I would also like to recognize and note that Paul Architzel is going to visit in a little bit about some things going on in the pilot program, but I want to also announce that the Commission is trying to be helpful in regard to an education initiative. Our EA staff, the Economic Analysis staff, are in the process of putting together draft education brochures pertaining to the program.

They are designed to be brochures that will be user-sensitive, recognizing who the people might be that would be wanting to use the brochures for different purposes and different tools. Paul will get into that a little later on, but we are trying to help get the word out, disseminate the information, so that this program can be a useful program to the all community.

So, with that, I would like to introduce Greg who, I believe, is going to go first and make a brief presentation, and give the Committee a status of where things are in terms of the Agricultural Trade Option Pilot Program, what it is all about and how it works.

Paul Architzel will follow by making some additional comments. After he speaks we will get into the open discussion.

I might apologize. The first two speakers are going to use overheads. So the people on the far end of the room down here may have to move their chairs a little bit. So I apologize for that up front.

MR. KUSERK: I should mention that in the blue folder you received today, there is a copy of the overheads that I will be using here. So, if you cannot see them very well, you can go through them in your packet there.

It is a pleasure to be here this afternoon to address this group on the topic of ag trade options, and what I would like to do is give an overview of the structure of the pilot program that went into effect on June 15th of this year.

As most of you know, this process of lifting the prohibition on agricultural trade options has been a long and sometimes arduous one. The rules adopted by the Commission, though, represent an attempt to strike a balance between parties with widely divergent views on agricultural trade options.

These views range from continuing the ban, as it was, on agricultural trade options to other parties which favored a completely unfettered market in these options.

While this approach doesn't necessarily satisfy everyone, and it may run the risk of offending everyone, we think that we were able to address the most serious concerns of those wanting to maintain the ban, while crafting a pilot program, allowing for the controlled reintroduction of trade options to the agricultural community.

GIVEN DATA =
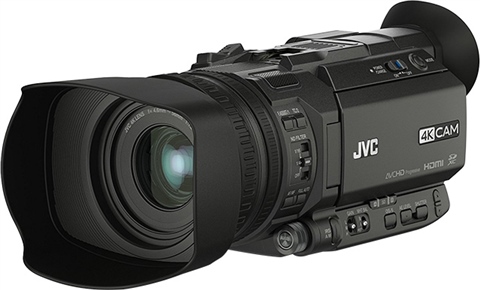 JVC GY-HM170E 4k Camcorder, B - CeX (UK): - Buy, Sell, Donate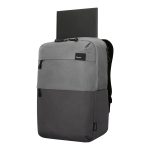 Targus Sagano EcoSmart Travel - Bolsa para transporte de notebook - 15.6" - cinza, preto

EXERCISES TO COMPLETE =
A. According to the meeting transcript, on what date did the pilot program go into effect?
B. For each statement, say whether the meeting transcript agrees, and quote the words that decide it.
(i) The Economic Analysis staff are preparing draft education brochures about the program.
(ii) Paul Architzel is scheduled to speak before Greg.
(iii) The copy of the overheads was handed out in a red folder.
C. Using the meeting transcript, list the parts of the session in the order it announces them.
The listing has no connection to the meeting transcript.

ANSWERS FOR EACH ITEM =
A. June 15th of this year.

B.
(i) Yes: "Our EA staff, the Economic Analysis staff, are in the process of putting together draft education brochures pertaining to the program."
(ii) No: "Greg who, I believe, is going to go first" and "Paul Architzel will follow by making some additional comments."
(iii) No: "in the blue folder you received today, there is a copy of the overheads"

C.
1. Greg's brief presentation on the status of the Agricultural Trade Option Pilot Program
2. Paul Architzel's additional comments
3. The open discussion